Three officers are under investigation for their delayed response to a shooting outside the Showbox SODO in mid-December. According to police records, 911 received a call from Showbox security at 1:26 a.m. on Dec. 18, 2022. Officers Clark Dickson and Jason Atofau were parked a mile up the road at the office of the Seattle Police Officers’ Guild. Student Officer Torian Koonce was riding with Dickson, his field training officer.

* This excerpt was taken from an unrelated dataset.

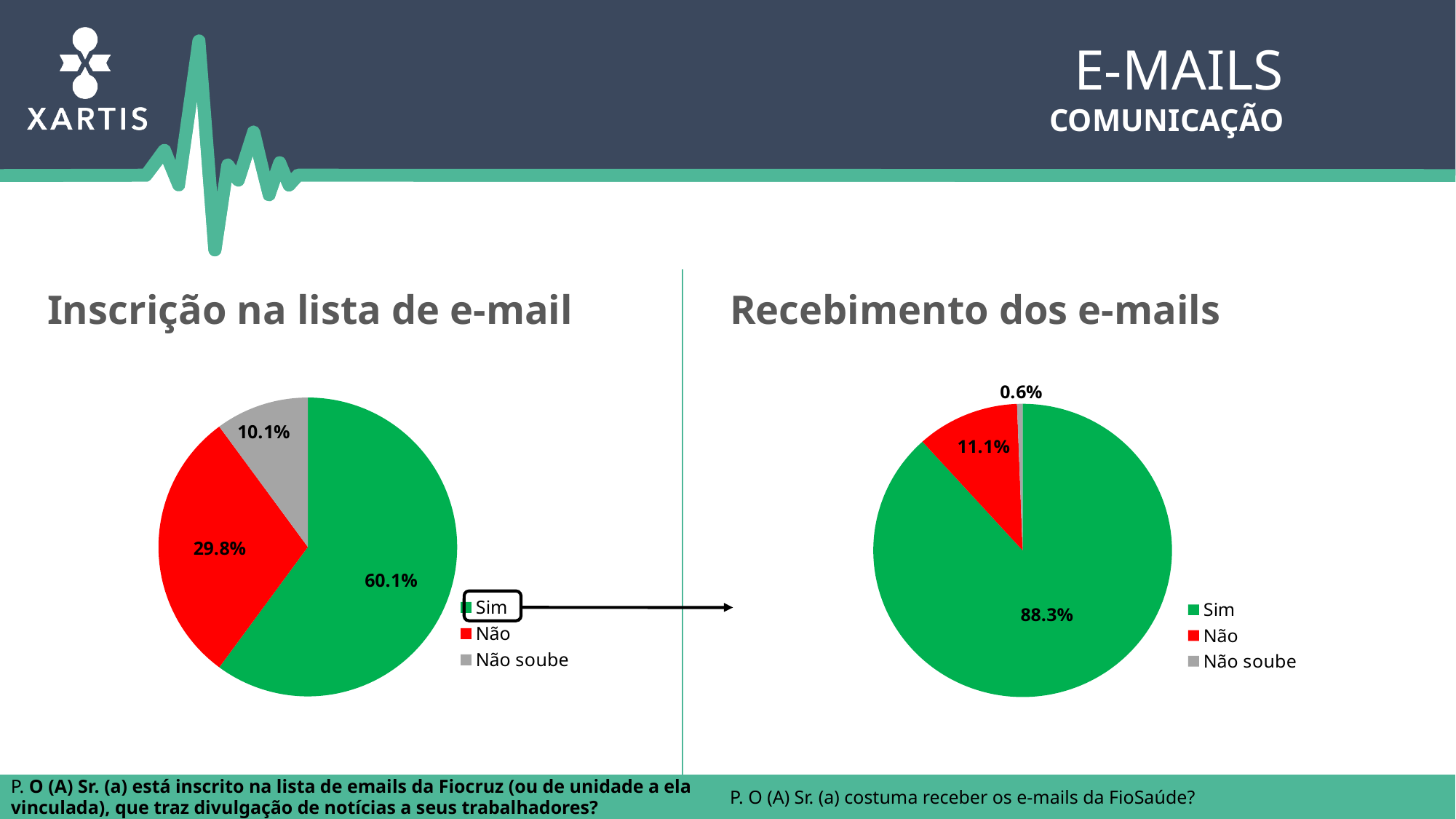
In the 'Inscrição na lista de e-mail' chart, what is the difference in percentage points between 'Sim' and 'Não'? 30.3 In the 'Recebimento dos e-mails' chart, which category has the smallest slice? Não soube In the 'Inscrição na lista de e-mail' chart, what share does 'Não soube' have? 10.1% In the 'Inscrição na lista de e-mail' chart, what share does 'Sim' have? 60.1% What type of chart is used in 'Recebimento dos e-mails'? Pie chart How many categories does the legend of the 'Inscrição na lista de e-mail' chart list? 3 In the 'Recebimento dos e-mails' chart, what share does 'Sim' have? 88.3% In the 'Inscrição na lista de e-mail' chart, which category has the largest slice? Sim In the 'Inscrição na lista de e-mail' chart, what share does 'Não' have? 29.8% Which chart has the larger 'Não' share, 'Inscrição na lista de e-mail' or 'Recebimento dos e-mails'? Inscrição na lista de e-mail In the 'Recebimento dos e-mails' chart, what share does 'Não soube' have? 0.6% In the 'Recebimento dos e-mails' chart, what share does 'Não' have? 11.1%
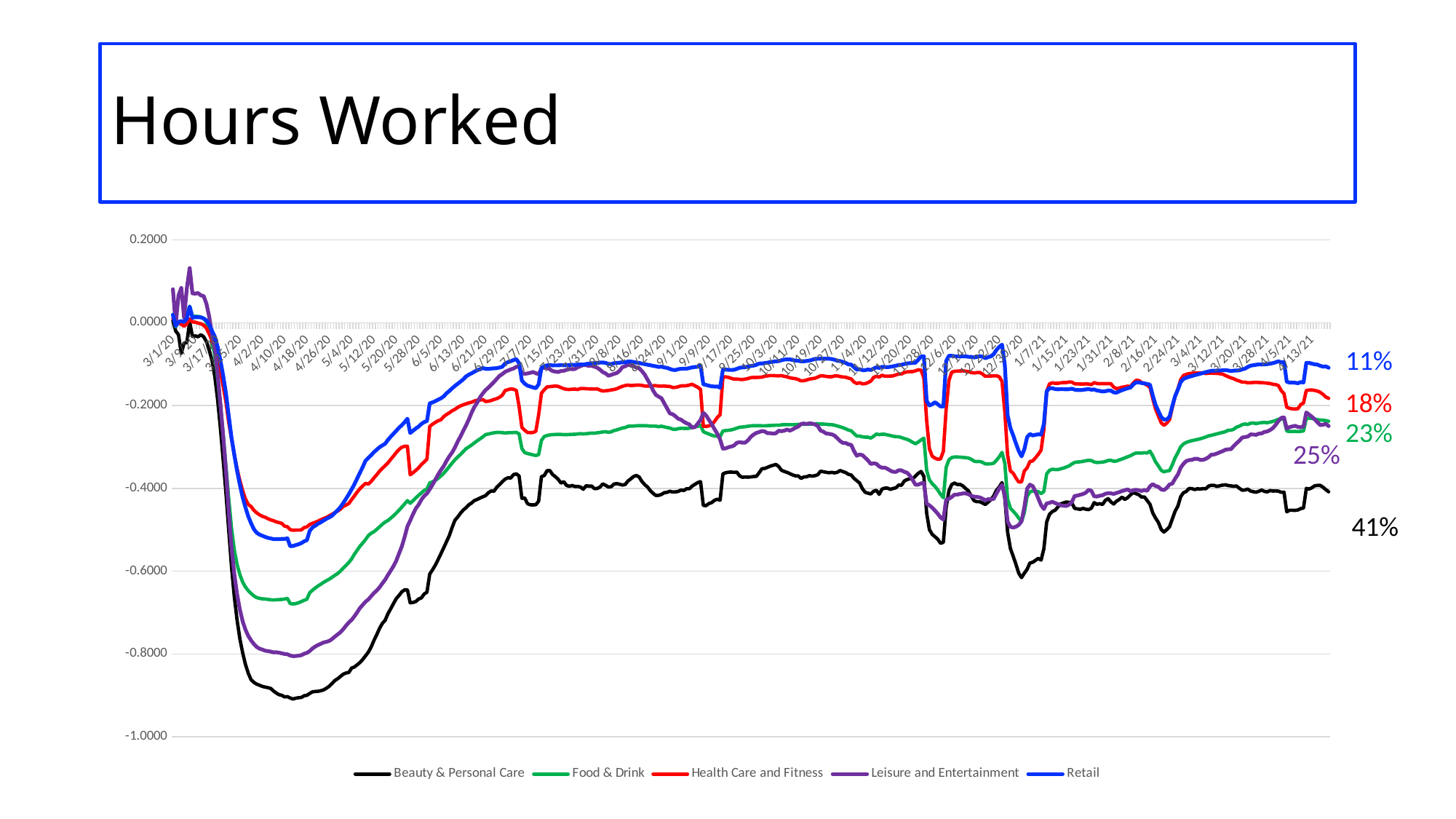
What is the title of the slide containing the chart? Hours Worked What percentage is annotated at the right edge of the chart next to the Leisure and Entertainment (purple) line? 25% Is the lowest value reached by the Beauty & Personal Care line greater or less than -0.8000? less What percentage is annotated at the right edge of the chart next to the Beauty & Personal Care (black) line? 41% What percentage is annotated at the right edge of the chart next to the Retail (blue) line? 11% Is the lowest value reached by the Food & Drink line greater or less than -0.6000? less What kind of chart is shown on the slide? line chart Which series drops to the lowest value on the chart? Beauty & Personal Care What colour is the Retail line in the chart? blue How many series does the legend list? 5 Between 4/10/20 and 6/21/20, do the lines generally rise or fall? rise What percentage is annotated at the right edge of the chart next to the Food & Drink (green) line? 23%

The officers told dispatch that they were en route at 1:27 a.m. About 40 seconds later, Officer Atofau told the dispatcher that he and Dickson would take the call and that dispatch shouldn’t send more officers.
Dispatch continued sending the officers updates. Multiple witnesses on the scene either saw or heard the shot. Though they could not find an injured victim, one witness told dispatch they saw “blood on one male that took off running southbound on 1st Ave [in the direction of where the officers were parked].”
According to the GPS, Dickson and Koonce didn’t leave the SPOG office for nearly 21 minutes after that. Atofau left one minute after them. Both officers had arrived by 1:51 a.m. Dickson cleared the call as “Disturbance, Other. Assistance Rendered” at 1:54 a.m. and radioed dispatch to say, “Security guard’s got it on lockdown there. Everything looks fine so far.”
About an hour later, a man arrived at Harborview Medical Center with a bullet wound in his arm. He told staff he was injured in a shooting at the Showbox SODO. The SPD blotter briefly described the incident, though the details about the officers’ slow response are obscured. The final report, drafted by Student Officer Koonce, falsely states that the officers “responded” at 1:26 a.m., when the 911 call came in.
Though the investigation only focuses on their slow response and allegations that the officers attempted to cover it up, the investigator’s preliminary findings also imply that they drove at high speeds when they ultimately responded.
The Google Maps estimate of the time it should take to drive 1.1 miles from the SPOG office to the Showbox SODO is about four minutes. The GPS shows that both SPD vehicles made the trip in about a minute, indicating that they averaged speeds of 60 mph—or at least twice the posted speed limit on 1st Ave S.
According to the OPA Intake report, in-car video from the cruiser containing Dickson and Koonce exists, but the investigator did not observe whether they had their emergency lights and sirens activated.
Dickson has an extensive disciplinary history, with four sustained findings since 2013, including a one-day suspension for punching a homeless man in the face because he spat on the ground when Dickson asked him not to. The man sued and settled with the city for $70,000.
Atofau was suspended for three days for accidentally firing an AirSoft gun inside his cruiser and failing to report the damage. Both have additional active investigations for unrelated misconduct allegations.
Dickson and Atofau were among the nearly 50 patrol officers who cleared $200,000 in 2022. Hired in 2004, Dickson made $211,000, $79,000 of which was overtime. Atofau, hired in 2005, made $315,000, including $182,000 in overtime. He made more than Chief Adrian Diaz.